[PROVIDED DATA Boundary: Start]

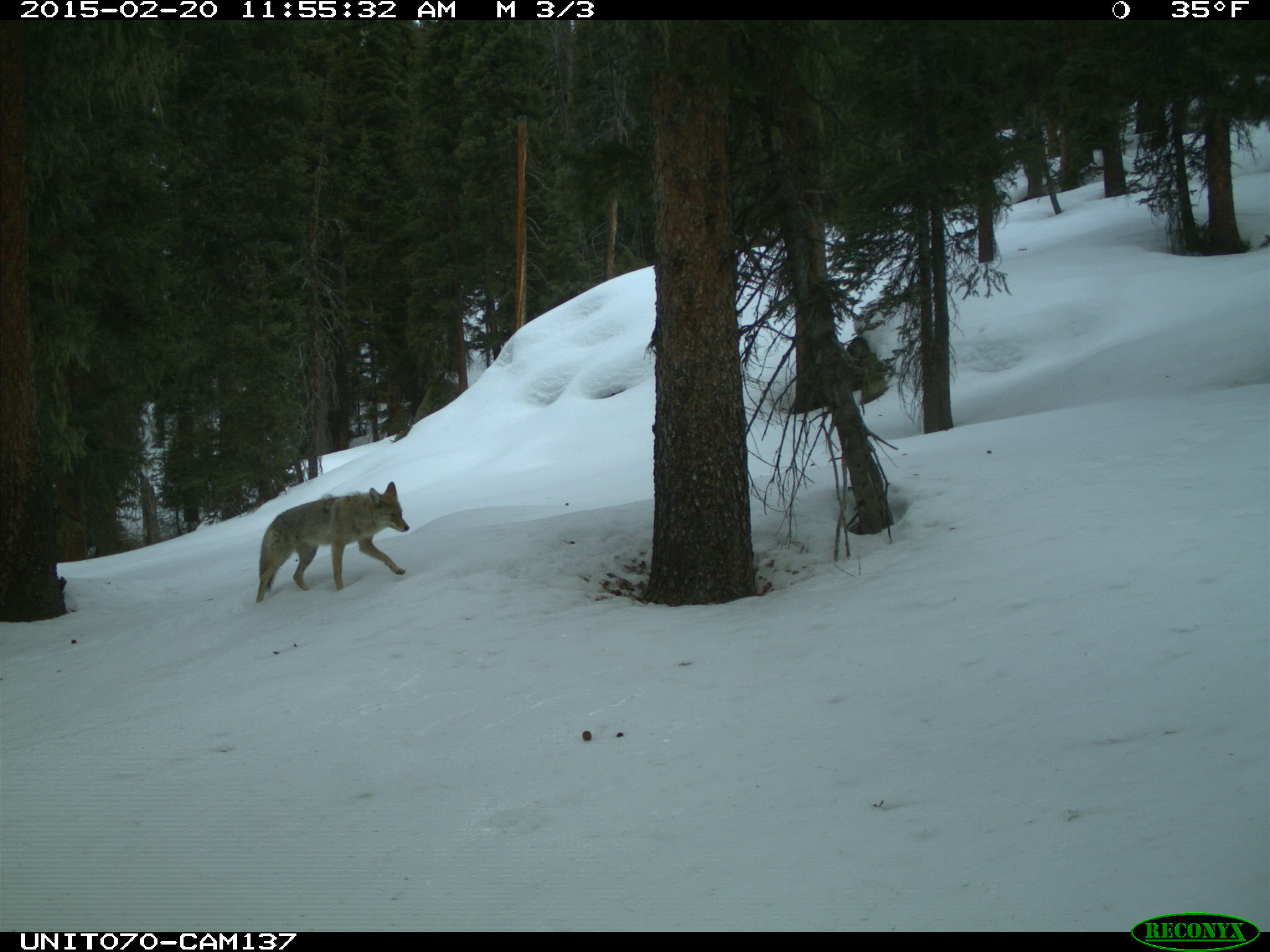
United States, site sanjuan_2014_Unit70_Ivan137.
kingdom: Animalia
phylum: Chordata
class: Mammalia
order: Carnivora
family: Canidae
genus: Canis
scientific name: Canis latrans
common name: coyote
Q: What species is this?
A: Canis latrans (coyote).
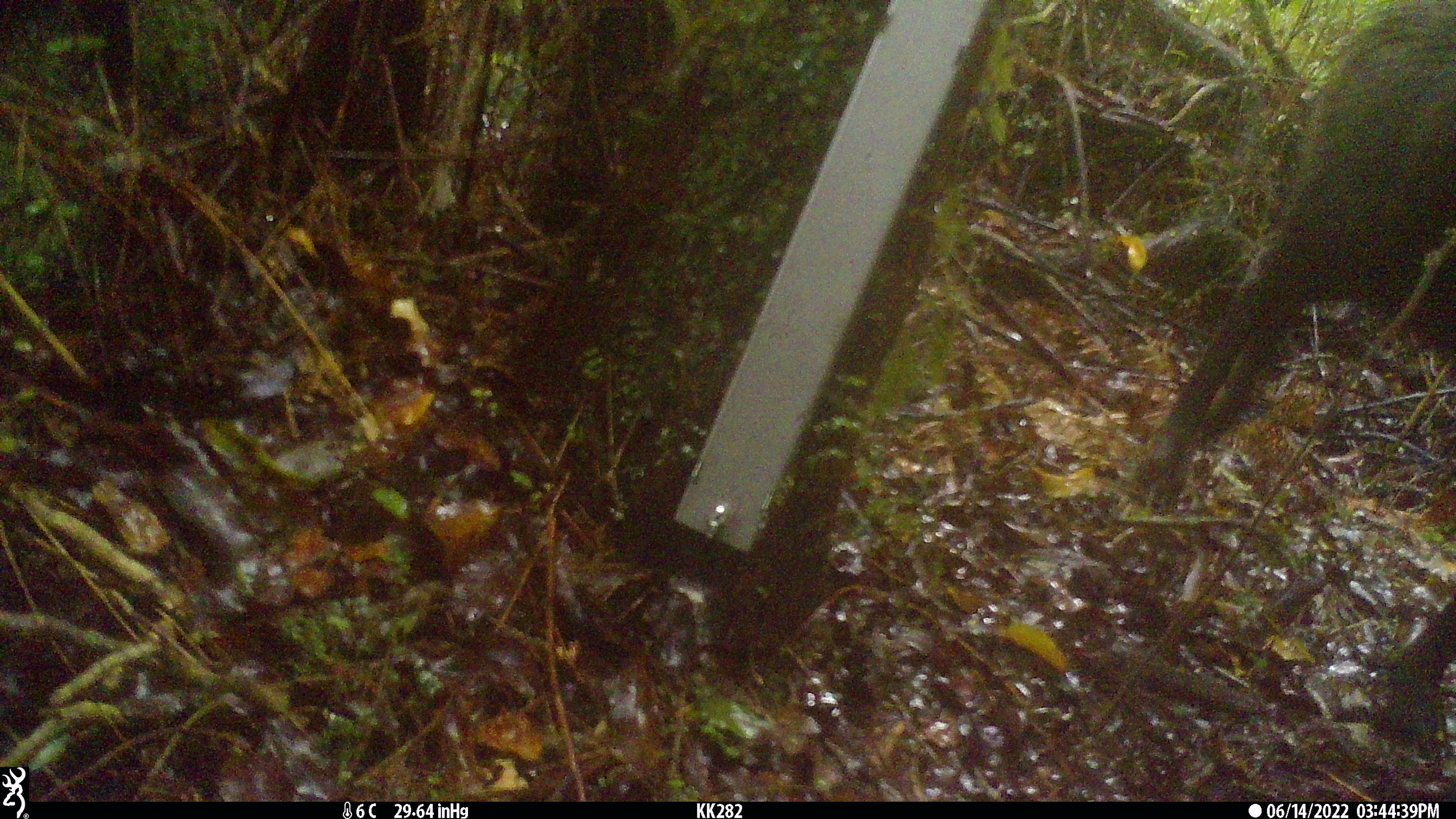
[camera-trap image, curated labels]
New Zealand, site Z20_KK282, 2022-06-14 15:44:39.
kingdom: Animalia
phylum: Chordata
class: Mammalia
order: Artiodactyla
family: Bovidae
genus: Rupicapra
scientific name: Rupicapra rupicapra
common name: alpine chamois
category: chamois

[PROVIDED DATA Boundary: End]
[PROVIDED DATA Boundary: Start]

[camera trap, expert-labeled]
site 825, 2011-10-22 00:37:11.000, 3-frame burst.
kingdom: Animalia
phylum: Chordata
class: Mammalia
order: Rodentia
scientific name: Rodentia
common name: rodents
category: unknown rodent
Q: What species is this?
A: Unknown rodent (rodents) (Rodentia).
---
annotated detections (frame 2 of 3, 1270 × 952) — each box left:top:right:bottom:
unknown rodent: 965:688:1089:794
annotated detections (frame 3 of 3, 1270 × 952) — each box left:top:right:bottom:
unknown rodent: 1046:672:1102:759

[PROVIDED DATA Boundary: End]

TRY IT -> Look through the entries above, and wherever a line holds the string "name", copy it.

RESULT ->
scientific name: Canis latrans
common name: coyote
scientific name: Rupicapra rupicapra
common name: alpine chamois
scientific name: Rodentia
common name: rodents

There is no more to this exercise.